5g de sel en moins, bénéfique surtout chez les hypertendus
Une compilation d’études a chiffré l’impact d’une restriction sodée de 5g/jour sur la pression artérielle (3). Chez l’hypertendu, 5g de sel en moins par jour réduit de 4,18 mmHg sa pression artérielle systolique et de 1,98 mmHg sa pression artérielle diastolique (la pression dans les vaisseaux lorsque le cœur se relâche), ce sont les deux indications chiffrées lorsqu'on prend la tension.
En revanche, les personnes dont la pression est normale (normotendues) perdent moins: 1,27 mmHg de systolique et 0,54 mmHg de diastolique.
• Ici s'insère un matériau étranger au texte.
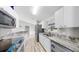 Bright kitchen features stainless steel appliances, white cabinetry, and granite countertops at 2675 Cherokee St, North Port, FL 34286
Réduire le sel, un "plus" sous antihypertenseurs
En cas d’hypertension, pour faire baisser la pression artérielle tous les moyens ne se valent pas.
Petit comparatif de leur impact sur la pression artérielle systolique :
- Les médicaments "antagonistes du récepteur de l'angiotensine II" : -13,3 mmHg (4).
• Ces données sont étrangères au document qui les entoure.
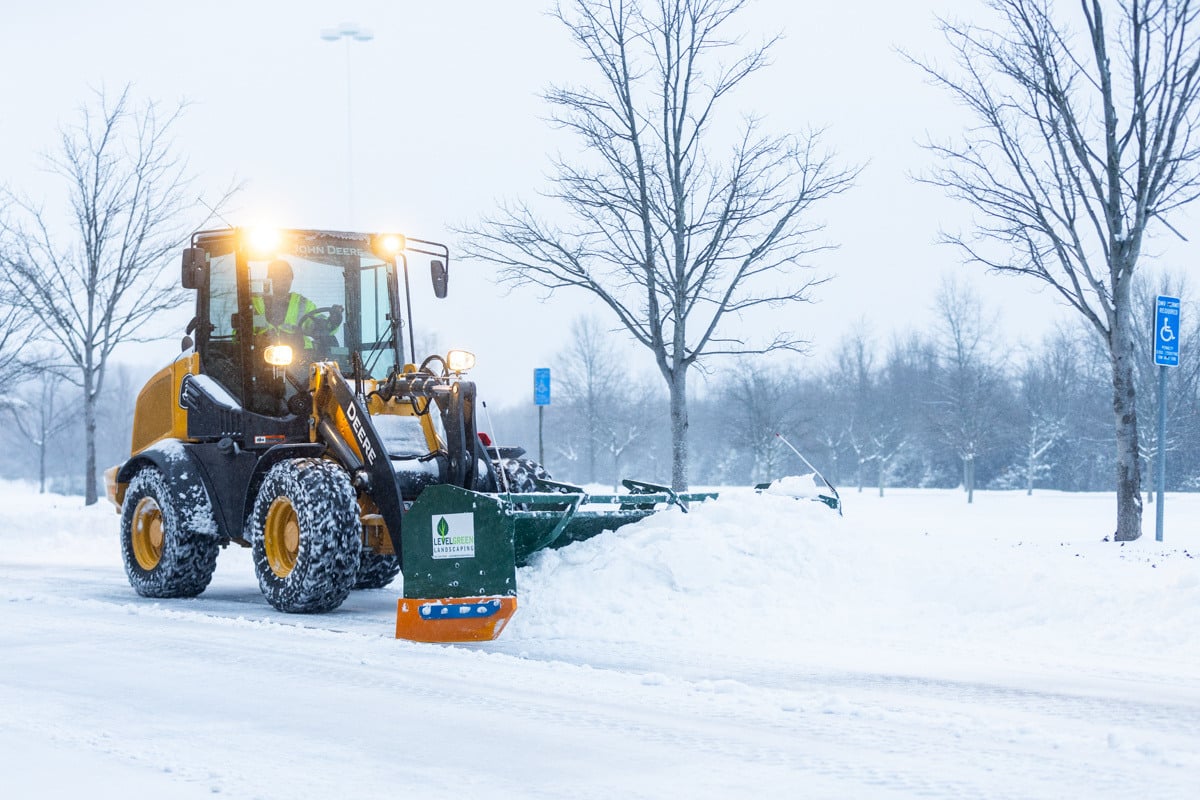 Commercial snow removal crew plowing snow 9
- Les médicaments "inhibiteurs de l’enzyme de conversion" : -12,9 mmHg (4).
- Les médicaments diurétiques : -6,5 mmHg (5), d’où l’intérêt de doubler la dose.
- La restriction sodée : - 4,2 mmHg en moyenne (3).
- L’activité physique (3 fois/ semaine, endurance 20 minutes) : -3,9 mmHg (5).
- La perte de poids de 4 à 5 kg : - 3,2 mmHg (6).
Pr Girerd : « Pour faire baisser la pression artérielle, il peut être utile de recommander les "mesures hygiéno-diététiques" : activité physique, réduction du sel, perte de poids. Le problème est que leurs bénéfices sur la pression artérielle ne s’ajoutent pas ! Ces mesures doivent être conseillées mais pour vraiment réduire la tension d’un hypertendu, les médicaments antihypertenseurs restent les plus efficaces. Il y a néanmoins une catégorie de personnes chez qui la restriction sodée sera particulièrement efficace avec 20 mmHg en moins sur la pression artérielle systolique : ce sont les hypertendus dits résistants aux traitements médicamenteux. Chez eux, malgré l’association de trois médicaments antihypertenseurs, leur pression artérielle ne baisse pas et n’atteint pas les objectifs fixés par le médecin. Ils ont a tout à gagner avec la restriction sodée ».
La fin du régime "sans sel"
L’extrapolation actuelle : « Manger moins salé pour réduire l’apparition d’une hypertension » ne repose que sur des études d’observation dans la population, donc de faible poids scientifique.
Pr Jean-Jacques Mourad, hypertensiologue, Hôpital Avicenne-Bobigny et membre du Comité française de lutte contre l'hypertension artérielle (CFLHTA) : « Le régime "sans sel strict" n’a jamais eu d’indication dans l’hypertension. Dire que le sel est définitivement nocif pour la santé et en particulier chez les hypertendus est une extrapolation de données observationnelles. Tout excès est probablement néfaste dans un sens comme dans l’autre. Mais penser que la réduction drastique de sel peut représenter une alternative aux thérapeutiques médicamenteuses de l’hypertension est faux et dangereux ».
Sel : 5 conseils chez la personne hypertendue
Attention, ces conseils valent chez la personne hypertendue mais sans insuffisance cardiaque où là, le régime sans sel strict est indispensable :
1- Pas de régimes "sans sel".
2- Modérer sa consommation de pain, de fromage (hors formage blanc ; pas plus de 2 repas par semaine) et de charcuterie (moins de 2 fois par semaine).
3- Pas de bouillons ou exhausteurs de goût ultra-salés (5g de sel par tablette de 10g).
4- Limiter les aliments riches en sel caché (plats préparés surtout cuisinés par le traiteur, les pizzas, quiches, burgers, crevettes, poissons fumés, chips, olives) et les soupes préparées en briques (6,8 g de sel par brique soit 1,7g de sel pour une assiette de 250 ml).
5- Favoriser des aliments riches en potassium (fruits, légumes et graines). Les personnes les plus grosses consommatrices de sel vont être moins hypertendues si, par ailleurs, elles consomment beaucoup de potassium (2). D’où l’intérêt chez les hypertendus d’une alimentation allégée en sel mais riche en potassium.